Молодая девушка встала, подошла к группе и, грациозно поклонившись, сказала:
— Если желаете, господа, я готова удовлетворить ваше любопытство и передать вам то, что бедный мальчик не знает, как рассказать.
— Кто вы, молодая девушка? — спросил Мишель, после того как пристально всматривался в нее с минуту.
— Молодая девушка, сударь, — ответила она с легким оттенком насмешливости, — молодая девушка, которая прислана к вам, если не ошибаюсь, с важным поручением.

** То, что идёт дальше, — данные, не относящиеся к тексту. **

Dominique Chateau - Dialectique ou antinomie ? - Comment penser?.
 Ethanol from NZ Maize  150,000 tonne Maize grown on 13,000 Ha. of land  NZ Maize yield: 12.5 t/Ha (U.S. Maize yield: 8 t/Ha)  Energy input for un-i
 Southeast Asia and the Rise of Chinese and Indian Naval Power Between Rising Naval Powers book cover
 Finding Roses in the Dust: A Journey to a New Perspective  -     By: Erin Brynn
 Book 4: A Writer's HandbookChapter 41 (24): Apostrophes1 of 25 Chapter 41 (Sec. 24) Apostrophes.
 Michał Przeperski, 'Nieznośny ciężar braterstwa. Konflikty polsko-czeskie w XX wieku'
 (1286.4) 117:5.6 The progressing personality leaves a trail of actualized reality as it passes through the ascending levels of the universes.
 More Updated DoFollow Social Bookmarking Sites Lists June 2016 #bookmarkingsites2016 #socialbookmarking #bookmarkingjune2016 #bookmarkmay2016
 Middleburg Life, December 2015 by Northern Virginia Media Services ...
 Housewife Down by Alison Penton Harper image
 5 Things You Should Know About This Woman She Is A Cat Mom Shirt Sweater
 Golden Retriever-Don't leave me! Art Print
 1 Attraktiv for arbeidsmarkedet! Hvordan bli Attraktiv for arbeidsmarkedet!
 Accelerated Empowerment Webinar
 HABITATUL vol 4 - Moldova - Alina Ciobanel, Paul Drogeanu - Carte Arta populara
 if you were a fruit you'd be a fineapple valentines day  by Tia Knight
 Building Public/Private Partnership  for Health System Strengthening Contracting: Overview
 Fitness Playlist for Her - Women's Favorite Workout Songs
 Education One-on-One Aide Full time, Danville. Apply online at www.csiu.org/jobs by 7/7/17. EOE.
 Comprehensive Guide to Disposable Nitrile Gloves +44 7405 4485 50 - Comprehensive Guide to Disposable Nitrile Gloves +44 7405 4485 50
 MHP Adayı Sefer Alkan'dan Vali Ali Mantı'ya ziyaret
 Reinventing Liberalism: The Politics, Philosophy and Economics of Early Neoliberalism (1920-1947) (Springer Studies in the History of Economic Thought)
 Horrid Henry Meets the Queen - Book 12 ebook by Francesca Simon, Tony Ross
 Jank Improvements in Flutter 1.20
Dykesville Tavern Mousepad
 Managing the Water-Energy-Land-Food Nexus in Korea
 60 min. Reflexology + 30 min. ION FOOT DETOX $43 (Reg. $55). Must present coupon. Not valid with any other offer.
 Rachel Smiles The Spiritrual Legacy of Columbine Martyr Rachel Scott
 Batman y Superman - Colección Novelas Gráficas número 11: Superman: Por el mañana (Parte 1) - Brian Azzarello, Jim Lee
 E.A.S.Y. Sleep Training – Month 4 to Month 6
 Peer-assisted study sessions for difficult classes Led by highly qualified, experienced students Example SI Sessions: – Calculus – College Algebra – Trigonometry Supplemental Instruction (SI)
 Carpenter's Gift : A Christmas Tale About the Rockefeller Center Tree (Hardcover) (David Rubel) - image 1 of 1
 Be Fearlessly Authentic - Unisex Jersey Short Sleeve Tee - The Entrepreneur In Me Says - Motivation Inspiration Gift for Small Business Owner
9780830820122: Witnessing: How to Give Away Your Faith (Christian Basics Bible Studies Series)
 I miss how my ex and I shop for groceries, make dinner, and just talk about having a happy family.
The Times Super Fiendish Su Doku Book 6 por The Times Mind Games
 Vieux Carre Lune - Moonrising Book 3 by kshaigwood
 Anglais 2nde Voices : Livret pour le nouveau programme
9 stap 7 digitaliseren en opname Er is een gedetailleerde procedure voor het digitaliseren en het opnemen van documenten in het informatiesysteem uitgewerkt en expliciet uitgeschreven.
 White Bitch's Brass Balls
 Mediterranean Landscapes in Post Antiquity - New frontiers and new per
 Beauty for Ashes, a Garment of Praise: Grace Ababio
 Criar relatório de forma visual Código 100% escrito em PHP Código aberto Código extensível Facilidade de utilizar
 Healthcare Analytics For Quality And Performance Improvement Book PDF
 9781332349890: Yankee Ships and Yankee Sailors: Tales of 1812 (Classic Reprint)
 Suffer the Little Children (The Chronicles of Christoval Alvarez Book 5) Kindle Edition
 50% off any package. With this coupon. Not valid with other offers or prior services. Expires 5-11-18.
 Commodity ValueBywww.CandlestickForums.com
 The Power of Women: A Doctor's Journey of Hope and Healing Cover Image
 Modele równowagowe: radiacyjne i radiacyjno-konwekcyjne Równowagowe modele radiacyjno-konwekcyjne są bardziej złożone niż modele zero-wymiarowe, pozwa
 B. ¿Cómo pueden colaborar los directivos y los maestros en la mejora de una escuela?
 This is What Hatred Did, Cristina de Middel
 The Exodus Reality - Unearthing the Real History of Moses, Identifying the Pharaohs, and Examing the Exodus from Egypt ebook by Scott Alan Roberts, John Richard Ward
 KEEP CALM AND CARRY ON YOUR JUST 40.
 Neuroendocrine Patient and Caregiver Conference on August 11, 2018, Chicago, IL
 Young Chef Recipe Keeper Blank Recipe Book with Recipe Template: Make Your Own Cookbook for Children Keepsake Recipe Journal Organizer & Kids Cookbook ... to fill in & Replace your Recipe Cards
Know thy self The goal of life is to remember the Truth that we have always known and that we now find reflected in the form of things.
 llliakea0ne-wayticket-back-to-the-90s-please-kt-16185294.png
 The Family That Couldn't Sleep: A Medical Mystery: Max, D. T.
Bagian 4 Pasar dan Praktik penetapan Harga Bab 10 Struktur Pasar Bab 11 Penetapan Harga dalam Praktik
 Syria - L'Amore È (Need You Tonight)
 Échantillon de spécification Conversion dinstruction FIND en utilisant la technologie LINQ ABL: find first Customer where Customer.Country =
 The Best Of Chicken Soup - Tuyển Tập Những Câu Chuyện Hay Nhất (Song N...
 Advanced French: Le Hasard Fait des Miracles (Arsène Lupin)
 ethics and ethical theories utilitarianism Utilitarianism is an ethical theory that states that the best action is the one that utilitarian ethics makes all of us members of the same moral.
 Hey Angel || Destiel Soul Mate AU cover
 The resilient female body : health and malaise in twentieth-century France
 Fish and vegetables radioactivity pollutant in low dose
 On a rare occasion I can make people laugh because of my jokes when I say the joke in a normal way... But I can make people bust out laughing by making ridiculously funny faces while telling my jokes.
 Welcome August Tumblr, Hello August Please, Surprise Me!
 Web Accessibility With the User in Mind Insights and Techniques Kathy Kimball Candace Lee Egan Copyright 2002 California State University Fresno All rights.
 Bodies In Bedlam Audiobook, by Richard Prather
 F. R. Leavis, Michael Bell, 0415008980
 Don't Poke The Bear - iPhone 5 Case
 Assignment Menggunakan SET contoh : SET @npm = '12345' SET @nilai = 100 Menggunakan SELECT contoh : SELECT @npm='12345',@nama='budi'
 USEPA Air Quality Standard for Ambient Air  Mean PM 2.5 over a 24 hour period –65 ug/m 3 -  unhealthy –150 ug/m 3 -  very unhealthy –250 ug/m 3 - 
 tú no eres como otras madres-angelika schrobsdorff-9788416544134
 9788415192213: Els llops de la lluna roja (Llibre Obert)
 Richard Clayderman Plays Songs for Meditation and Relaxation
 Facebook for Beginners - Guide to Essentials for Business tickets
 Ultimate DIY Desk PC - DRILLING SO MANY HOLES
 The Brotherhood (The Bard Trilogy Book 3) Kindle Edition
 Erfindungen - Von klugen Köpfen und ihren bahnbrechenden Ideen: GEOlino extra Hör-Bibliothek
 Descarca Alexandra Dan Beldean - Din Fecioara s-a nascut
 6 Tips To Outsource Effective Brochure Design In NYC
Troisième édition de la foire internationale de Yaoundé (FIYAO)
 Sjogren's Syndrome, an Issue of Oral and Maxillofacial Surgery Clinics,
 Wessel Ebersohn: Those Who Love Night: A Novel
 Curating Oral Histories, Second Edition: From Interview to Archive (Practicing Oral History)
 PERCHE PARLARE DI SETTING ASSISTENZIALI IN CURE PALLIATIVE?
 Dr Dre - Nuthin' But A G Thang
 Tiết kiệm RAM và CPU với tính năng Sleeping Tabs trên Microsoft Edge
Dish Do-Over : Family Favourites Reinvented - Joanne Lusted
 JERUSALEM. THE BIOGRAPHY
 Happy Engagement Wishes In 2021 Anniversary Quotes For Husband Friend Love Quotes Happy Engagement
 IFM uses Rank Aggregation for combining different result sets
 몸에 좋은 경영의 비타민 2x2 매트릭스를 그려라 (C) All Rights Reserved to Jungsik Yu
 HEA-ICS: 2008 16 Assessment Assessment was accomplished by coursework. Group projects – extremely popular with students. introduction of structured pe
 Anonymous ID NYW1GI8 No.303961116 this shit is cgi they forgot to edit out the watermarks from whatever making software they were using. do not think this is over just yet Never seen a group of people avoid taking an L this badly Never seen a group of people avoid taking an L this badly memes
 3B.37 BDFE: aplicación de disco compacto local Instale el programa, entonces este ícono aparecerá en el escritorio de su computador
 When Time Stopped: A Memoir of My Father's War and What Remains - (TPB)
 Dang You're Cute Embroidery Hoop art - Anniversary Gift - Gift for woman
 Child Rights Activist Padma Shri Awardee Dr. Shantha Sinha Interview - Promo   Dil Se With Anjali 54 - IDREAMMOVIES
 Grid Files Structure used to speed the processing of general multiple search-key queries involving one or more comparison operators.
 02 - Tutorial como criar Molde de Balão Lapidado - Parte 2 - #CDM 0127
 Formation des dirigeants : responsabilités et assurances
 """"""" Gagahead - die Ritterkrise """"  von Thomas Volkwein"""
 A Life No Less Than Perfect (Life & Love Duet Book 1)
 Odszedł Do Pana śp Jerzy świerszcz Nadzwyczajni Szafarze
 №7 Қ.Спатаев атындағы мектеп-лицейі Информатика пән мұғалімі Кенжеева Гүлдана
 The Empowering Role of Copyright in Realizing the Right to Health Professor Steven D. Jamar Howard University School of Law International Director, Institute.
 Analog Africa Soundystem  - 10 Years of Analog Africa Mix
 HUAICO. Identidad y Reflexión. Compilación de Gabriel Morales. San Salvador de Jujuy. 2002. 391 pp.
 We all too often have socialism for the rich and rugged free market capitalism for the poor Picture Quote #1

— Ко мне? — с движением изумления вскричал Мишель. — Это удивляет меня — насколько мне известно, я не имею чести знать вас.
— Вы действительно меня не знаете, но того нельзя сказать о лице, от которого я к вам прислана.
— Стало быть, вы, в самом деле, присланы ко мне?
— Иначе, зачем бы я была здесь? — вскричала она, смеясь и зардевшись как маков цвет.
— Правда, — сказал офицер, — я сам не знаю, что говорю. А кто же прислал вас ко мне?
— Сейчас узнаете, сударь, если вам угодно будет выслушать меня; я вовсе не имею намерения сохранять в тайне ни собственного имени, ни той особы, которая прислала меня к вам.
— Говорите, я к вашим услугам.
— Сперва позвольте сделать вам вопрос.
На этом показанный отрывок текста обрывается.